-- THE PROBLEM --
Using the craft beer article below, answer each question in a few words.
(a) In what year did Flying Bison open, and with what tanks?
(b) What specialty store on Elmwood Avenue is named?
(c) By how much does Herzog say business is up over a year ago?

Craft Beer Brewers Hop to it to Meet Customer Demand

Owner Tim herzog holds up an empty growler bottle that customers can have filled at Flying Bison Brewing Company in Riverside (Buffalo area). Production is up nearly 100% over last year. Picture by Derek Gee, Buffalo News.

Small craft brewers are bucking the recessionary trend, increasing production to meet demand from thirsty (and discerning) consumers who are making room in their tight budgets for the specialty suds.

Business is booming at Ontario Street’s Flying Bison Brewing Co.

“We’re up close to 100 percent over a year ago,” said Tim Herzog, a founder of Flying Bison. “It has been absolutely amazing to watch.”

Flying Bison opened in 2000 with four 20-barrel tanks. As demand increased, tanks were added. The brewery now has seven 40-barrel tanks, two 20-barrel tanks and three conditioning tanks. They are always full, Herzog said.

Herzog said the beer drinking public in Buffalo is increasingly aware of craft beer and its quality. It started with Premier Group and Consumers Beverages’ eclectic offering of craft beers from around the world. It grew as Wegmans and Tops vastly increased their craft beer stock, adding special displays and educational marketing. Smaller specialty stores, such as the Village Beer Merchant on Elmwood Avenue, have also cropped up. Even Sunoco’s APlus convenience stores fill and sell glass growlers with craft beer.

“Everywhere you look craft beer sales are up. There are more varieties, more seasonals, more specialties,” Herzog said. “It’s a great time to be a beer drinker in the United States because you can get anything you want.”

-- SOURCE MATERIAL --
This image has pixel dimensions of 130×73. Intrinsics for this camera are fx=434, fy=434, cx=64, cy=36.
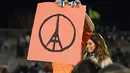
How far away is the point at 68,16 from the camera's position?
221 centimetres

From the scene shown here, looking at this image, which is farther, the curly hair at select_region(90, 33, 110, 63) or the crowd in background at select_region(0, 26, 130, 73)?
the crowd in background at select_region(0, 26, 130, 73)

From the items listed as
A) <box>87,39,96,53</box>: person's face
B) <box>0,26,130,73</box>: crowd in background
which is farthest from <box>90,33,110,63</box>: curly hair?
<box>0,26,130,73</box>: crowd in background

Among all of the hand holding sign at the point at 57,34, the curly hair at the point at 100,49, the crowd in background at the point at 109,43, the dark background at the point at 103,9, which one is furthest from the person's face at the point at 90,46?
the dark background at the point at 103,9

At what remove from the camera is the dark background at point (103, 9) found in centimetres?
1184

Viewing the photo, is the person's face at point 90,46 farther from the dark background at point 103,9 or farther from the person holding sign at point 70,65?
the dark background at point 103,9

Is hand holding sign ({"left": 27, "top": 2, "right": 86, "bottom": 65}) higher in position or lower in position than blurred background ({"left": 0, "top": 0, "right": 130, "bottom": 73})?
higher

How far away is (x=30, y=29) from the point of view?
11.1 m

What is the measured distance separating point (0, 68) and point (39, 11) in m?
7.13

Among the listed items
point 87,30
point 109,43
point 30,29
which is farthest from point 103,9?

-- RESPONSE TO THE EXERCISE --
(a) 2000, with four 20-barrel tanks
(b) The Village Beer Merchant
(c) Close to 100 percent